> Records provided:
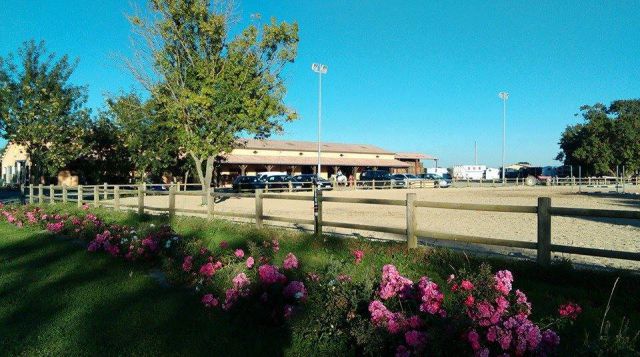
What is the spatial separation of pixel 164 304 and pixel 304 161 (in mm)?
49538

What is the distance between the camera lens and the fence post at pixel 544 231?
593cm

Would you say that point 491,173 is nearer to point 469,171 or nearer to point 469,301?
point 469,171

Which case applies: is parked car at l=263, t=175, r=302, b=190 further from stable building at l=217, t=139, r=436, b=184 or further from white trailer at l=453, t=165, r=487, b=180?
white trailer at l=453, t=165, r=487, b=180

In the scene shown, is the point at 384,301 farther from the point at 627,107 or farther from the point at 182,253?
the point at 627,107

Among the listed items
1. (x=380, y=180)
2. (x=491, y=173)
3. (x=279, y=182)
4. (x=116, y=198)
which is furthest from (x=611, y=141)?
(x=116, y=198)

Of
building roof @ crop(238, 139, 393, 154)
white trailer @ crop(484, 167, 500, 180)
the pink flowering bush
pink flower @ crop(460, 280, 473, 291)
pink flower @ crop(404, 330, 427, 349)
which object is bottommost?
pink flower @ crop(404, 330, 427, 349)

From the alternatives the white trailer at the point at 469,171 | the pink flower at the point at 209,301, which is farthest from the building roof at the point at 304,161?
the pink flower at the point at 209,301

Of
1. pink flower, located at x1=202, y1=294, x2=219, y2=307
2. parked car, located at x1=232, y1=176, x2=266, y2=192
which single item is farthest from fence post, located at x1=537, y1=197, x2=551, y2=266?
parked car, located at x1=232, y1=176, x2=266, y2=192

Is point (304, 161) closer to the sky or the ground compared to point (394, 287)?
closer to the sky

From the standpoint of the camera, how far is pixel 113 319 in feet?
15.9

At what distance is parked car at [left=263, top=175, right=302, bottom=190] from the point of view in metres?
36.1

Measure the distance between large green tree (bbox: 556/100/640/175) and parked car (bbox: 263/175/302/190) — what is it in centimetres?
4374

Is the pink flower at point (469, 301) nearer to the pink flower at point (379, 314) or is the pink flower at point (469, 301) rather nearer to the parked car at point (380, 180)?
the pink flower at point (379, 314)

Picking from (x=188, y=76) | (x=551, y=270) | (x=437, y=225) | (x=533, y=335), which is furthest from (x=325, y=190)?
(x=533, y=335)
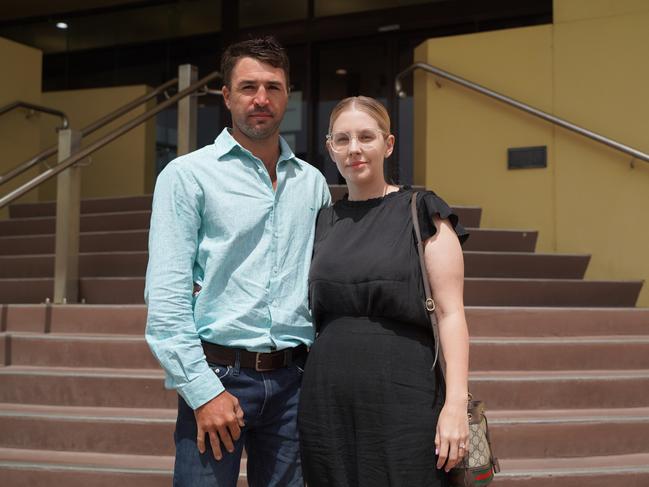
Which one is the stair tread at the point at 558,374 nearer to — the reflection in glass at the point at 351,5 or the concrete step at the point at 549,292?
the concrete step at the point at 549,292

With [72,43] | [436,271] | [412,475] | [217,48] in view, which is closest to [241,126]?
[436,271]

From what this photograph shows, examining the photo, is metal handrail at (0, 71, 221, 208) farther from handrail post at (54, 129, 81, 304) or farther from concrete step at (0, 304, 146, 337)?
concrete step at (0, 304, 146, 337)

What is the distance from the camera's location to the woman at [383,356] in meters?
1.71

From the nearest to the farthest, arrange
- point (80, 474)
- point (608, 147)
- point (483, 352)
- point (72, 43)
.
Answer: point (80, 474) → point (483, 352) → point (608, 147) → point (72, 43)

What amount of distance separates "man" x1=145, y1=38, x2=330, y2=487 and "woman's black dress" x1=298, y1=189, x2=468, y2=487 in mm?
82

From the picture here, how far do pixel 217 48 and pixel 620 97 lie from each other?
198 inches

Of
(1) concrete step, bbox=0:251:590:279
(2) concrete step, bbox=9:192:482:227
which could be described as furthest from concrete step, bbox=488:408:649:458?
(2) concrete step, bbox=9:192:482:227

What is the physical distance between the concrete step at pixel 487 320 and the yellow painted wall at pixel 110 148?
4.52 meters

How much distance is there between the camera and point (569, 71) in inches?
252

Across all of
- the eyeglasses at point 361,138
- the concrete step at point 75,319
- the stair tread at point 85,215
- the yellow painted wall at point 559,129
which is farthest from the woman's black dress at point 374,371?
the yellow painted wall at point 559,129

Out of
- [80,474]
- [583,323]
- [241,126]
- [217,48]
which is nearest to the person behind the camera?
[241,126]

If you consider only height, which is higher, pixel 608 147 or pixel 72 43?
pixel 72 43

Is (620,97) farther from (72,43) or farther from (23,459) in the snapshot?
(72,43)

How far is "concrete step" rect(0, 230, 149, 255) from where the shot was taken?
5738 mm
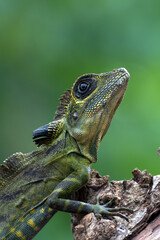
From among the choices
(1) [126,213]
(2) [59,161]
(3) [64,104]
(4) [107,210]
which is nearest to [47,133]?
(2) [59,161]

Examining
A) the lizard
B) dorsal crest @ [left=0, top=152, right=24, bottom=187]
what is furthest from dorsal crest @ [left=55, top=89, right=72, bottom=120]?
dorsal crest @ [left=0, top=152, right=24, bottom=187]

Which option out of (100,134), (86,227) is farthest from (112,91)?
(86,227)

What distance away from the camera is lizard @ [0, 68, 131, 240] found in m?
3.65

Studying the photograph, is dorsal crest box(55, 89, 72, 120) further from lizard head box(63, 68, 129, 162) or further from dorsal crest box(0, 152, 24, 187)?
dorsal crest box(0, 152, 24, 187)

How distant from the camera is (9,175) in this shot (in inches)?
157

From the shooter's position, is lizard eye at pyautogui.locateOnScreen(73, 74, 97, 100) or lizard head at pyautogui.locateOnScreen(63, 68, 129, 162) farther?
lizard eye at pyautogui.locateOnScreen(73, 74, 97, 100)

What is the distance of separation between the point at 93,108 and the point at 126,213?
3.66 feet

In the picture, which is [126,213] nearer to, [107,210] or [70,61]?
[107,210]

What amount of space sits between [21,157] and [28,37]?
8.76ft

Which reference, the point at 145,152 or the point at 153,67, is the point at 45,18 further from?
the point at 145,152

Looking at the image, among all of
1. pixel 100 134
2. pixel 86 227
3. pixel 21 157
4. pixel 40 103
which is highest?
pixel 40 103

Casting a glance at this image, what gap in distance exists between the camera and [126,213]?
3.23m

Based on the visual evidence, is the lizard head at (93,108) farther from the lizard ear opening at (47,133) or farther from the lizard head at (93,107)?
the lizard ear opening at (47,133)

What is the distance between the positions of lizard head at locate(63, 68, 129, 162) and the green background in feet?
4.20
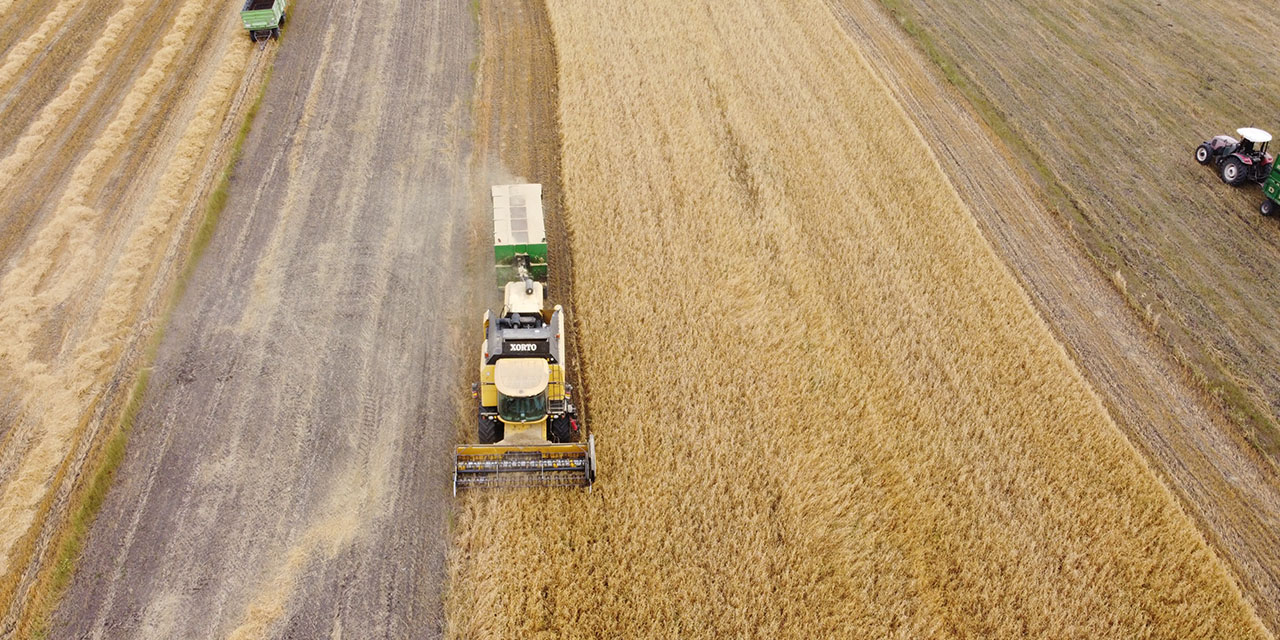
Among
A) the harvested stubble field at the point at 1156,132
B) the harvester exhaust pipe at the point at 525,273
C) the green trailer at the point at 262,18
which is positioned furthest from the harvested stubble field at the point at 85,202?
the harvested stubble field at the point at 1156,132

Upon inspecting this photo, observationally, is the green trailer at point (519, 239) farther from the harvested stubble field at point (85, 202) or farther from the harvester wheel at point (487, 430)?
the harvested stubble field at point (85, 202)

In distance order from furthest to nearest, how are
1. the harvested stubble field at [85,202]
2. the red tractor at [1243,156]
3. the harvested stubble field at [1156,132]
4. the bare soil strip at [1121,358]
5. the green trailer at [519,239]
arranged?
1. the red tractor at [1243,156]
2. the harvested stubble field at [1156,132]
3. the green trailer at [519,239]
4. the harvested stubble field at [85,202]
5. the bare soil strip at [1121,358]

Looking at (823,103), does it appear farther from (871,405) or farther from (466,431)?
(466,431)

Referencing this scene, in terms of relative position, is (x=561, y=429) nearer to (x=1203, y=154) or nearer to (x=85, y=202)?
(x=85, y=202)

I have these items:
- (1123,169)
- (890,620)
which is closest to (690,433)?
(890,620)

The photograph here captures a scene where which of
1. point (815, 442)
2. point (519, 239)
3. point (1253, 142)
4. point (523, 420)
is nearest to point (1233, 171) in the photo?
point (1253, 142)

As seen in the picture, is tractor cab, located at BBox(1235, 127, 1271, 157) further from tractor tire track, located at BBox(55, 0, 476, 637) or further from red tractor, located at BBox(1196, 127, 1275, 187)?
tractor tire track, located at BBox(55, 0, 476, 637)

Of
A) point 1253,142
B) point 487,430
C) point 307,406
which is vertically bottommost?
point 307,406
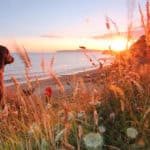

> Your objective: Reproduce the data above word for word, starting with the line that contains "Measure the distance" and going on through the line that contains "Answer: point (80, 474)", with both of those lines included. Leave the pictures out of your copy.

> Task output:
Measure the distance between large green tree (bbox: 556/100/640/175) and parked car (bbox: 263/175/302/190) — what is it in centimetres?
4374

Is the pink flower at point (469, 301) nearer to the pink flower at point (379, 314) or is the pink flower at point (469, 301) rather nearer to the parked car at point (380, 180)?
the pink flower at point (379, 314)

Picking from (x=188, y=76) | (x=551, y=270) | (x=437, y=225) | (x=533, y=335), which is furthest from (x=325, y=190)?
(x=533, y=335)
Which one is the stair tread at the point at 558,374 nearer to — the reflection in glass at the point at 351,5 or the concrete step at the point at 549,292?
the concrete step at the point at 549,292

With [72,43] | [436,271] | [412,475] | [217,48] in view, which is closest to [241,126]?
[436,271]

From what this photograph shows, examining the photo, is metal handrail at (0, 71, 221, 208) farther from handrail post at (54, 129, 81, 304) or farther from concrete step at (0, 304, 146, 337)?
concrete step at (0, 304, 146, 337)

What is the distance from the camera's location to the woman at [383,356] in meters?
1.71

From the nearest to the farthest, arrange
- point (80, 474)
- point (608, 147)
- point (483, 352)
- point (72, 43)
.
Answer: point (80, 474) → point (483, 352) → point (608, 147) → point (72, 43)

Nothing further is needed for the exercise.